CINEICC - Center for Research in Neuropsychology and Cognitive Behavioral Intervention, Faculty of Psychology and Educational Sciences, University of Coimbra, Coimbra, Portugal.
ChronoCog - Laboratory for Chronopsychology and Cognitive Systems, Faculty of Psychology and Educational Sciences, University of Coimbra, Coimbra, Portugal.
Behav Res Methods. 2024 Oct;56(7):6880-6903. doi: 10.3758/s13428-024-02397-1. Epub 2024 Apr 4.
Working memory capacity (WMC) has been measured with a plethora of cognitive tasks. Several preeminent automated batteries of working memory (WM) tasks have been developed recently. However, despite all their advantages, most batteries were programmed in paid platforms and/or only included a single WM paradigm.

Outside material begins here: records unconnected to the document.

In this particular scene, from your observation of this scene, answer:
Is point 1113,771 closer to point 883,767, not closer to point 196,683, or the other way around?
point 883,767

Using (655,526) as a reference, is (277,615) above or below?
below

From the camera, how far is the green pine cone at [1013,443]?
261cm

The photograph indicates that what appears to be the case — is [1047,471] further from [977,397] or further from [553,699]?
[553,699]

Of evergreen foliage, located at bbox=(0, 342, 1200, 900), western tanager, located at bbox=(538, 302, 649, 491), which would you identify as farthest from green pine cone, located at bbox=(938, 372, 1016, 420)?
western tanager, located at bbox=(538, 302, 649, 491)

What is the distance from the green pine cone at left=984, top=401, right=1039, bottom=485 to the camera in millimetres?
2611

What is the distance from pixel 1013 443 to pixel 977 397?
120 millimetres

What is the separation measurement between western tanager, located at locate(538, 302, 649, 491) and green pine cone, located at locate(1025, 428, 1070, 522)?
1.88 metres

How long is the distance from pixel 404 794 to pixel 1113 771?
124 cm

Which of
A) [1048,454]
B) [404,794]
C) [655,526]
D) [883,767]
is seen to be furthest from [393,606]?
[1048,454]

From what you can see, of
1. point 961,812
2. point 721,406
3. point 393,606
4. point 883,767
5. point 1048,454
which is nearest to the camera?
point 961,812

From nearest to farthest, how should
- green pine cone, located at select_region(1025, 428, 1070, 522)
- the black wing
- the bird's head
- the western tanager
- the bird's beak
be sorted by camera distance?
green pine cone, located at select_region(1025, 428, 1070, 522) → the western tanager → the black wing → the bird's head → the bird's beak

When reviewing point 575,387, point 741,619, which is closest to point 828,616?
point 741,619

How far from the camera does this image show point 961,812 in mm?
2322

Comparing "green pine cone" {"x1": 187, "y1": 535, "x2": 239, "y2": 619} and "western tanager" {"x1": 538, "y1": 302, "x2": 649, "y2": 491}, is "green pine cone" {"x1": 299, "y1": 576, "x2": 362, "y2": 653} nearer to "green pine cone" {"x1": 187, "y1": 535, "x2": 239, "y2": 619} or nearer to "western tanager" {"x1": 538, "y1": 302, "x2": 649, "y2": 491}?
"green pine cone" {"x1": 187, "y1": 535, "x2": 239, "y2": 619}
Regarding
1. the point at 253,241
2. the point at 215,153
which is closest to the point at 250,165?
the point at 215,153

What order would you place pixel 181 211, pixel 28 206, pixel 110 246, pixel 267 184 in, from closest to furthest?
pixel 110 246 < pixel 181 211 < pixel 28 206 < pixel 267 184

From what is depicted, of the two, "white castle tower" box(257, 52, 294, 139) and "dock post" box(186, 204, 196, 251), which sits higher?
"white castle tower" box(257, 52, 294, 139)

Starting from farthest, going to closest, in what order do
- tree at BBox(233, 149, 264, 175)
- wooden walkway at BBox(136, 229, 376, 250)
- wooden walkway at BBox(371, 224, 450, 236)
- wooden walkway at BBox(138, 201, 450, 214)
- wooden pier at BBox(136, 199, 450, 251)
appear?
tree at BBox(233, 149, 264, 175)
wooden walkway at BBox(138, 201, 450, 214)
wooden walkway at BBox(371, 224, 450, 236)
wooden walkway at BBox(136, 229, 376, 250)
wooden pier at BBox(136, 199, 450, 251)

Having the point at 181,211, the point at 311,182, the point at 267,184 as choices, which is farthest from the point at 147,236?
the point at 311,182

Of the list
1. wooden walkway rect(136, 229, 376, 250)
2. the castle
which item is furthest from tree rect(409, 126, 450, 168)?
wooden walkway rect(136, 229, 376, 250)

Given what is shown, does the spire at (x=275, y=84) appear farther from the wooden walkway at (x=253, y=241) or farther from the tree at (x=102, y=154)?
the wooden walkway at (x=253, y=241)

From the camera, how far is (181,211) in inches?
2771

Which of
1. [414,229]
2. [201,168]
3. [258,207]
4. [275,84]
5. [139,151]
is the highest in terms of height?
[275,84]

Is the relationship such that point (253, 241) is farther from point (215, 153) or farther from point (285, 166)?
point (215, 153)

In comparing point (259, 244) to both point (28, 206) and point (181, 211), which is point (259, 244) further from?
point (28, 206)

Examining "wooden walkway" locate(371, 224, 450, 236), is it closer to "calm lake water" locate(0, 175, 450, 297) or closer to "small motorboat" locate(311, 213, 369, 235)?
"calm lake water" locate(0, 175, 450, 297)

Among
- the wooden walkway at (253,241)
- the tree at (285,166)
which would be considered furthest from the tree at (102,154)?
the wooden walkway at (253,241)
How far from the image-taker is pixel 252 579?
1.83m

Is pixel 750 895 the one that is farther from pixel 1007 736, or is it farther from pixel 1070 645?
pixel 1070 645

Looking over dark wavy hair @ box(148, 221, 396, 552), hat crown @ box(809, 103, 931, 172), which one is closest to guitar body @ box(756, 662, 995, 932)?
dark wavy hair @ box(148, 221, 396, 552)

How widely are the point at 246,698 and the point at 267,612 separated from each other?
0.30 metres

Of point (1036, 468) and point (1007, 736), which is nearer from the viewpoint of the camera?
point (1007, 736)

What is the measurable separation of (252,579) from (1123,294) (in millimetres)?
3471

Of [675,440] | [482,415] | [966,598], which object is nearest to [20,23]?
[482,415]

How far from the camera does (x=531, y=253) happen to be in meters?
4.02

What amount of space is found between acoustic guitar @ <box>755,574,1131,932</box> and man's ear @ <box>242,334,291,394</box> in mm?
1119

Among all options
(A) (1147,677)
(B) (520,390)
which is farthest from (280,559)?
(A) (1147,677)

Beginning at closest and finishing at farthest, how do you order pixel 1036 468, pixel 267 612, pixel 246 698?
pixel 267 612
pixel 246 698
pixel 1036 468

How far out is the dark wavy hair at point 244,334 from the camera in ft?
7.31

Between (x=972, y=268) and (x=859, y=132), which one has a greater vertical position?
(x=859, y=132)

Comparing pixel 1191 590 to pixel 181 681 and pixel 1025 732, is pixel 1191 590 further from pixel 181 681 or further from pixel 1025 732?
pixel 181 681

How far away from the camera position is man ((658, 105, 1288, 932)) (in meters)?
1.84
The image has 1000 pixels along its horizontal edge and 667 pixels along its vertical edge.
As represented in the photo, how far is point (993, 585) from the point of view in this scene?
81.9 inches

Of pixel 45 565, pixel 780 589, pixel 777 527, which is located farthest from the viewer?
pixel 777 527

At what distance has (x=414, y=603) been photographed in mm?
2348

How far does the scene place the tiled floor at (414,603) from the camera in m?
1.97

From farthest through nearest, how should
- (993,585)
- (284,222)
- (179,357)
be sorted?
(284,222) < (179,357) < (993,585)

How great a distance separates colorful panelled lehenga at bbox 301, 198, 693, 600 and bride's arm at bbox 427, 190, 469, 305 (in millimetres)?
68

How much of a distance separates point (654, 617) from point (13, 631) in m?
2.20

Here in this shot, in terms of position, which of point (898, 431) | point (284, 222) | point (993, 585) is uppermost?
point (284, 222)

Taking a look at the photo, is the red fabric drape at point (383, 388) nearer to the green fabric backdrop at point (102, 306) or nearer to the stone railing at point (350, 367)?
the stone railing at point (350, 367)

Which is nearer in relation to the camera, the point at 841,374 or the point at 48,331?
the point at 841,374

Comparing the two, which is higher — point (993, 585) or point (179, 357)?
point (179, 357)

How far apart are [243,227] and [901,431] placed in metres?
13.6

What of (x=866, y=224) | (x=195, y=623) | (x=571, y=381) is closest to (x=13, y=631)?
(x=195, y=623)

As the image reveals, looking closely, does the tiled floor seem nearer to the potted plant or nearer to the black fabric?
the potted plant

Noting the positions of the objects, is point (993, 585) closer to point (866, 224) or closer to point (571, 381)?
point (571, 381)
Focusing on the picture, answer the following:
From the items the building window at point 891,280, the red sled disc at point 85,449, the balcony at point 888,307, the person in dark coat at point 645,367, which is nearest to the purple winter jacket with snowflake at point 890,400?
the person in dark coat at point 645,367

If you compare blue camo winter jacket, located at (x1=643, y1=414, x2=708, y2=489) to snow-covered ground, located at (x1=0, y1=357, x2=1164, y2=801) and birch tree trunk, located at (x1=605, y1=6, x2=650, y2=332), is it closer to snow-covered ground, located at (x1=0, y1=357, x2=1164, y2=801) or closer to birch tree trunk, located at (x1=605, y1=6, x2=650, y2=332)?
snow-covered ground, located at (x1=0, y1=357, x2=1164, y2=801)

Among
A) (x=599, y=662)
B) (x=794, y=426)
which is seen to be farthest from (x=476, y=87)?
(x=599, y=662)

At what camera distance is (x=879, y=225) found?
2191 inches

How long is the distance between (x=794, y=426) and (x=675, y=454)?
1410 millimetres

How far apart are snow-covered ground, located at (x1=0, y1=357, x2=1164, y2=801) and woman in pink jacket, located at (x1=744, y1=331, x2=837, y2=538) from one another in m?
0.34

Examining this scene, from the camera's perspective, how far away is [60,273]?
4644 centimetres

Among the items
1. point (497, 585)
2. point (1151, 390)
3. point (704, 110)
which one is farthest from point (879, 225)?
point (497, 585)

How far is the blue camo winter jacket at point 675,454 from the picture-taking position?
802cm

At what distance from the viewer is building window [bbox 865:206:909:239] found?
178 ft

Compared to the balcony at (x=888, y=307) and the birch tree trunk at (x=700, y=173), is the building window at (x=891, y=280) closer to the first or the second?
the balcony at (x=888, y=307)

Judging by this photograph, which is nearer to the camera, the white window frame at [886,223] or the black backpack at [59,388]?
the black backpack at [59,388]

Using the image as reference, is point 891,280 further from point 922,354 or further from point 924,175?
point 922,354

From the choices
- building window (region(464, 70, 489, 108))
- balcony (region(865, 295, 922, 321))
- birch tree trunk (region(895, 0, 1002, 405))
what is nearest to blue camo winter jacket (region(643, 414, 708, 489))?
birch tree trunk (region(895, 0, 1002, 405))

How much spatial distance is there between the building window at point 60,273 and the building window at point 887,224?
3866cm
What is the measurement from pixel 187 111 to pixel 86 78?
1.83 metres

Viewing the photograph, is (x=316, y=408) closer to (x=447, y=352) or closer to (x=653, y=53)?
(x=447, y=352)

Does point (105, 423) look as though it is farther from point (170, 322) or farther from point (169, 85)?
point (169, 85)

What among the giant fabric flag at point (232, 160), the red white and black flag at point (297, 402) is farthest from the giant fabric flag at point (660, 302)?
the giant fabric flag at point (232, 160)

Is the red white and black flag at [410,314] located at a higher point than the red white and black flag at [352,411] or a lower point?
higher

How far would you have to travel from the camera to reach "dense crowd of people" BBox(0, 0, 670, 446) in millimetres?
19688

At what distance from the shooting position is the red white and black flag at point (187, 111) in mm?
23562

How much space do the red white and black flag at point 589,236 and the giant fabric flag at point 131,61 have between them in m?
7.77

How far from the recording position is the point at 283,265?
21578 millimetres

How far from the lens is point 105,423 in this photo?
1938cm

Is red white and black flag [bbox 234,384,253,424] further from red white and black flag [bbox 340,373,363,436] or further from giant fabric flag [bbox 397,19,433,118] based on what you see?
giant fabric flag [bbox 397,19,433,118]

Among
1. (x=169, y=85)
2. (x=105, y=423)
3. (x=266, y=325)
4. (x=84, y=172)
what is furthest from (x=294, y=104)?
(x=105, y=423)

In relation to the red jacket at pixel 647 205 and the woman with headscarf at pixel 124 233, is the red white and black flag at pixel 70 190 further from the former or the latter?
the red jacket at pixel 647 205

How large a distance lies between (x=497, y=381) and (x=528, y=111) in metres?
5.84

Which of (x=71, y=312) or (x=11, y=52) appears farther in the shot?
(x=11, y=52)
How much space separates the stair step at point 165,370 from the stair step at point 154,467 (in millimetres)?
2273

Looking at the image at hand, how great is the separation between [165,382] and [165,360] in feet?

To address these issues, we developed the OpenWMB, an automated battery comprising seven tasks from three distinct paradigms (complex spans, updating tasks, and binding tasks) that tap into several functional aspects of WM (simultaneous storage and processing, updating, and binding). The battery runs on open-source software (OpenSesame) and is freely available online in a ready-to-download format. The OpenWMB possesses flexible features and includes a data processing script (that converts data into a format ready for statistical analysis). The instrument is available in Portuguese and English. However, we only assessed the psychometric properties of the former version. The Portuguese version presented good internal consistency and considerable internal and predictive validity: all tasks loaded into a single factor. Additionally, the WMC estimate was strongly correlated with a fluid intelligence factor. This study also tried to contribute to the ongoing debate regarding the best method to assess WMC. We computed a permutation analysis to compare the amount of variance shared between a fluid intelligence factor and (1) each WM task, (2) homogenous WMC factors (based on multiple tasks from the same paradigm), and (3) heterogeneous WMC factors (derived from triplets of tasks from different paradigms). Our results suggested that heterogeneous factors provided the best estimates of WMC.
工作记忆容量(WMC)已经通过大量认知任务进行了测量。最近已经开发出了几个杰出的自动工作记忆(WM)任务电池。然而,尽管它们有很多优点,但大多数电池都是在付费平台上编程的,或者只包含单个 WM 范式。为了解决这些问题,我们开发了 OpenWMB,这是一个由七个来自三个不同范式(复杂跨度、更新任务和绑定任务)的任务组成的自动电池,涉及 WM 的几个功能方面(同时存储和处理、更新和绑定)。该电池在开源软件(OpenSesame)上运行,并且以可下载的格式免费在线提供。OpenWMB 具有灵活的功能,并包括一个数据处理脚本(将数据转换为准备进行统计分析的格式)。该仪器有葡萄牙语和英语两种版本。然而,我们只评估了前一个版本的心理测量特性。葡萄牙语版本表现出良好的内部一致性和相当大的内部和预测有效性:所有任务都加载到一个单一的因素中。此外,WMC 估计值与流体智力因素高度相关。本研究还试图为评估 WMC 的最佳方法的持续争论做出贡献。我们进行了置换分析,以比较流体智力因素与(1)每个 WM 任务、(2)同质 WMC 因素(基于来自同一范式的多个任务)和(3)异质 WMC 因素(源自不同范式的三个任务对)之间共享的方差量。我们的结果表明,异质因素提供了 WMC 的最佳估计。